▶ **Instruction 1**: In the entries, from the line with "Which of (x=474, y=296)" to the last line, switch "farthest" to "furthest" and leave everything else as it is.

▶ **Extracted text**:

During the first quarter of 2001, the Company recorded its first of a series of
impairment, unusual and plant closing charges related to its plan which called
for the realignment of capacity, a consolidation of production facilities and a
reorganization of selling, general and administrative functions. In total, the
Company announced the closure of seven facilities in 2001 as well as certain
selling, general and administrative consolidations and a corporate
reorganization. The Company completed the closure of six of the facilities by
the end of 2001, with one facility in Alabama expected to remain open through
late 2002. The production capacity from the closed locations was primarily
transferred and consolidated into the Company's existing manufacturing
facilities in Indiana, Texas and New York locations, which were expanded, as
necessary, to accommodate the production transfer. In addition to the plant
consolidations announced during 2001, the Company purchased an existing plant
site for a "greenfield" insulated wire operation in Mexico. This plant is
located in Durango, Mexico, which is approximately 600 miles south of the
U.S./Mexican border. The startup of this Mexican facility began in the third
quarter of 2001, and the Company anticipates that the plant will begin
production in the third quarter of 2002. The related charges to impairment,
unusual and plant closings cost for the six months ended June 30, 2001 were $3.9
million. There were no such charges during the six months ended June 30, 2002.
LIQUIDITY AND CAPITAL RESOURCES
Inflation has not been a material factor affecting the Company's business. As a
result of the copper price pass-through arrangements that the Company has with
its customers, fluctuations in the price of copper, the principle raw material
used by the Company, have not, nor are expected to have, a material impact on
the Company's profitability. The Company is subject to normal inflationary
pressures with its other raw materials purchased as well as its general
operating expenses, such as salaries, employee benefits and facilities costs.
Working Capital and Cash Flows
Net cash used in operating activities was $2.7 million for the six months ended
June 30, 2002 compared to net cash used in operating activities of $4.2 million
for the six months ended June 30, 2001. This change was primarily due to lower
working capital requirements.
Net cash used in investing activities, representing capital expenditures, was
$5.9 million for the six months ended June 30, 2002, compared to $10.6 million
for the six months ended June 30, 2001.
Net cash provided by financing activities, representing net borrowing of
long-term obligations, was $6.5 million for the six months ended June 30, 2002,
compared to net cash used in financing activities, representing net repayment of
long-term obligations, of $1.3 million for the six months ended June 30, 2001.
Financing Arrangements
On December 20, 2001, the Company entered into a Second Amended and Restated
Credit Agreement (the "Credit Agreement") with certain financial institutions
that replaced the Company's previous credit agreement. All outstanding letters
of credit from the prior credit agreement were incorporated into the Credit
Agreement. Borrowings under the Credit Agreement are collateralized by first
priority mortgages and liens on all domestic assets of the Company.

▶ **Instruction 2**: Pick up the report on the company's plant closings, cash flows and credit agreement after its last sentence and keep writing.

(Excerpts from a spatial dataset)
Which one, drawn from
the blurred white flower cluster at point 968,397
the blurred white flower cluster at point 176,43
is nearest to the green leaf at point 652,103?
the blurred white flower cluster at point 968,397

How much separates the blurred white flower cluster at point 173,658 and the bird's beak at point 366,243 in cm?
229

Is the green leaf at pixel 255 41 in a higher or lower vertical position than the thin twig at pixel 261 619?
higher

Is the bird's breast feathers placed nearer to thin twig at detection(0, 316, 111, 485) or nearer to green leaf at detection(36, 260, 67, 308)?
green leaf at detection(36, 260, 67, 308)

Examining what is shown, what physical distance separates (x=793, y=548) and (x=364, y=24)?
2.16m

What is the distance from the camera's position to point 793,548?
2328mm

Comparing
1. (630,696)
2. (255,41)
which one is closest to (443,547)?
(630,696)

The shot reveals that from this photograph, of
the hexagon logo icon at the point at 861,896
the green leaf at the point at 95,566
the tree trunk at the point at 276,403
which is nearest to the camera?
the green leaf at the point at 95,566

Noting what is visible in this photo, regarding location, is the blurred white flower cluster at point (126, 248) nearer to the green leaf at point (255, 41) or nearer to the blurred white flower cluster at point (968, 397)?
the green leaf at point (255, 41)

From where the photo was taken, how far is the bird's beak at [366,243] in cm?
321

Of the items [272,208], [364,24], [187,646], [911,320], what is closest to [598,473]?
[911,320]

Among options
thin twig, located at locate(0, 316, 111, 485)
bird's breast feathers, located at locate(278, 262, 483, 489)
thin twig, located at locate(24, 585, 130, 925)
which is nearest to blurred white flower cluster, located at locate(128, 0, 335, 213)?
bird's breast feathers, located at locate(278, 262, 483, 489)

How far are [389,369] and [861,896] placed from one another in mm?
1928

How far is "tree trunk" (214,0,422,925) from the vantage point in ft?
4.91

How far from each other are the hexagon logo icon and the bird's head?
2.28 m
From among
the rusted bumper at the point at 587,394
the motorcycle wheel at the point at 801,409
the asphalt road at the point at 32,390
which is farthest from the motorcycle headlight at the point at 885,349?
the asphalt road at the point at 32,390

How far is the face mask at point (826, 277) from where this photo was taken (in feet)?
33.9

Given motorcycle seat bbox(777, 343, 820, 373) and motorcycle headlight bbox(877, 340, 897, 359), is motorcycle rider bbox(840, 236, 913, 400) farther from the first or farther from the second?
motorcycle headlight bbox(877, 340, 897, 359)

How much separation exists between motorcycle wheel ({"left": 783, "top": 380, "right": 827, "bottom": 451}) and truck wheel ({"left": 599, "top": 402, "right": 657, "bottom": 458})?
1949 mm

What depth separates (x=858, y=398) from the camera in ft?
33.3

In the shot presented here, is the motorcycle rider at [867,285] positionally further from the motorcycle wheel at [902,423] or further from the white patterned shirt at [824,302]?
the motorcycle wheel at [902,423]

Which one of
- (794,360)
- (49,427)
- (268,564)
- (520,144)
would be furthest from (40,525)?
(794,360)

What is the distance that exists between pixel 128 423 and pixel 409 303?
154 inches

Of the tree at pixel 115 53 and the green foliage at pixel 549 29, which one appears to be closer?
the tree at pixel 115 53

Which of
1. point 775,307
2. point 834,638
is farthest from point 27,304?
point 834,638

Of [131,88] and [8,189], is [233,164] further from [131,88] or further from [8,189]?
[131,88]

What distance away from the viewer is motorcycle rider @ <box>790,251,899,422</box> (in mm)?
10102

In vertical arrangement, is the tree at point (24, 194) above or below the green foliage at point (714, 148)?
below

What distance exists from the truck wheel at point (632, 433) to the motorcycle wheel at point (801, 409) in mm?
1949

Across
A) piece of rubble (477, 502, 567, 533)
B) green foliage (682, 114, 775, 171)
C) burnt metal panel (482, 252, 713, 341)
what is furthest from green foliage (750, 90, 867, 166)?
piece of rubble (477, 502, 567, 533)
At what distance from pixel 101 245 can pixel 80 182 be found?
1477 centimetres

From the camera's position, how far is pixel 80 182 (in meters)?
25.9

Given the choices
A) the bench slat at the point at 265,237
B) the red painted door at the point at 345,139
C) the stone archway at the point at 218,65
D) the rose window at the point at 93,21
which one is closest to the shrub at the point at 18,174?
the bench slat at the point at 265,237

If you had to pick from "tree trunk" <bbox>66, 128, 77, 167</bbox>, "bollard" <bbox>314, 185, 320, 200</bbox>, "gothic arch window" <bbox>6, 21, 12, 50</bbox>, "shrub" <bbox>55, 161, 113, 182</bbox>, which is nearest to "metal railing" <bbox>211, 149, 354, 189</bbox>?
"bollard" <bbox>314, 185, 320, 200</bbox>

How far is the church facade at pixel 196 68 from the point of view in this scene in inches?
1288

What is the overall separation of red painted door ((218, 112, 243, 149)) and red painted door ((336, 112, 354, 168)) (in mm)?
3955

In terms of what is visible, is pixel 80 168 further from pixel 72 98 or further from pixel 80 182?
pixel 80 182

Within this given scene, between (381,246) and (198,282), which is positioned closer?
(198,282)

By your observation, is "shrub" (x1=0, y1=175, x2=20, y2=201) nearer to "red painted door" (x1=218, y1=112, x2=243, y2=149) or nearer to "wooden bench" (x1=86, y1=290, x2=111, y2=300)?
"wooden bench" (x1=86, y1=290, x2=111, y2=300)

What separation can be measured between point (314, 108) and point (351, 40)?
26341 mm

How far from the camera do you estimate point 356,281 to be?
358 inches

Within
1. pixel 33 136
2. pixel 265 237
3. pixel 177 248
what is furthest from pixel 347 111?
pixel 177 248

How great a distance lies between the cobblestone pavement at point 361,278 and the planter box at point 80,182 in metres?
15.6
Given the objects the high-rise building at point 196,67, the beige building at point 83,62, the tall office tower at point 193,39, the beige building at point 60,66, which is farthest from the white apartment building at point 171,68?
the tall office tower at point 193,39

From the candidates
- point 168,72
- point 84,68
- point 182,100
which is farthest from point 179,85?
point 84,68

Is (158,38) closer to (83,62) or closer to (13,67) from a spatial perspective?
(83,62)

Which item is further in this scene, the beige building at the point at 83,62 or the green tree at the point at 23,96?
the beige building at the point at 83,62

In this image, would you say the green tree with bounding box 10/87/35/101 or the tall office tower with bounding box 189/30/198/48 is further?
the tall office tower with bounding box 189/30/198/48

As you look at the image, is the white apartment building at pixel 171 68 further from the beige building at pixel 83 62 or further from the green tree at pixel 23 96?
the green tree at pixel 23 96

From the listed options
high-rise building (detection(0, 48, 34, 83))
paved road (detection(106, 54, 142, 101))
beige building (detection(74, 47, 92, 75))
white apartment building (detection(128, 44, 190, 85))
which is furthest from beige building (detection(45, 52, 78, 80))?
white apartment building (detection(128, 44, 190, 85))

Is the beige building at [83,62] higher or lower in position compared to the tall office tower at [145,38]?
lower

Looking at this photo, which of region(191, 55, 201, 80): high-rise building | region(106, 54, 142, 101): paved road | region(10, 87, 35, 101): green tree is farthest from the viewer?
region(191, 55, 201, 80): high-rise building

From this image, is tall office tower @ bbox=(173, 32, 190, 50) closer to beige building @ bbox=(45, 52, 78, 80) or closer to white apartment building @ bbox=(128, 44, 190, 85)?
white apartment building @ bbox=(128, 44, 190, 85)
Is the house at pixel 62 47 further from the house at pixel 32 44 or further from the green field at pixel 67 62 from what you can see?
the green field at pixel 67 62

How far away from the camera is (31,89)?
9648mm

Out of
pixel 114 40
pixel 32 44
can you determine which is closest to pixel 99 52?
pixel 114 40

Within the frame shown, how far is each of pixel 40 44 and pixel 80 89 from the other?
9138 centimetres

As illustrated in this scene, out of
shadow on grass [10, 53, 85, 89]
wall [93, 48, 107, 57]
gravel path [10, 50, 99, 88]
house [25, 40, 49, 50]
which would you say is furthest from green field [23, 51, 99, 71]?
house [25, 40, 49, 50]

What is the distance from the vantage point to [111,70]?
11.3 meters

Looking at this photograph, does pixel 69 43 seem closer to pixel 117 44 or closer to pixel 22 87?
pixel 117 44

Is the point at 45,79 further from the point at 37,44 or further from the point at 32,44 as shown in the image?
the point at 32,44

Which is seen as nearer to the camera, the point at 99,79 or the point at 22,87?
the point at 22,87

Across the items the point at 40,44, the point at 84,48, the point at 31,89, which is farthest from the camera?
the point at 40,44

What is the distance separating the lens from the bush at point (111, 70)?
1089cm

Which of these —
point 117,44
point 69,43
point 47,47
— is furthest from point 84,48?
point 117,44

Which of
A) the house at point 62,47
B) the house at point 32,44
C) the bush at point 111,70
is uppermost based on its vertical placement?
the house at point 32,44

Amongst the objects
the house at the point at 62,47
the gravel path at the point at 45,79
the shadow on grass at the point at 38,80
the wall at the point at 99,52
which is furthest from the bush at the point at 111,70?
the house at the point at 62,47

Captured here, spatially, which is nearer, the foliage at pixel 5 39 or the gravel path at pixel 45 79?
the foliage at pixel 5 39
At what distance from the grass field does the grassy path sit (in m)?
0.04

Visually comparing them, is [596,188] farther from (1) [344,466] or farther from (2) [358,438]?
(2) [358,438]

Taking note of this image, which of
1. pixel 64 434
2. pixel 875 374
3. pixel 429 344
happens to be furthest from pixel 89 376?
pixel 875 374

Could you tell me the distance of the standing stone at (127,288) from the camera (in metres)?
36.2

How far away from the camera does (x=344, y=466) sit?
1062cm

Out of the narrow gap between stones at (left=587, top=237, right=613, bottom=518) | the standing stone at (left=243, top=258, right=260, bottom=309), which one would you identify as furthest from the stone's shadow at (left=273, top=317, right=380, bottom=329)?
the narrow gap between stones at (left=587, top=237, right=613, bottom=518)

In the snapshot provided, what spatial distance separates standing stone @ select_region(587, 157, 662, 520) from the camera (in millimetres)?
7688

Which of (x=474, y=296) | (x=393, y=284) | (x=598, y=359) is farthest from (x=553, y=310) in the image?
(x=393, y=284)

▶ **Task result 1**:
Which of (x=474, y=296) | (x=393, y=284) | (x=598, y=359) is furthest from (x=553, y=310) in the image?
(x=393, y=284)

▶ **Task result 2**:
The Credit Agreement consists of a $70.0 million revolving credit facility,
subject to certain borrowing base requirements, that will mature on January 15,
2005. The Credit Agreement provides that a portion of the Credit Agreement, not
in excess of $35.0 million, is available for the issuance of letters of credit.
Based on the June 30, 2002 borrowing base calculation, the Company had available
borrowing capacity under the Credit Agreement of $60.3 million, of which $29.4
million was subject to outstanding letters of credit and of which $23.6 million
was available for borrowing. At June 30, 2002, the Company had $7.3 million in
borrowings outstanding under the Credit Agreement. The Company's obligations
under the Credit Agreement bear interest at floating rates and require interest
payments on varying dates depending on the interest rate option selected by the
Company.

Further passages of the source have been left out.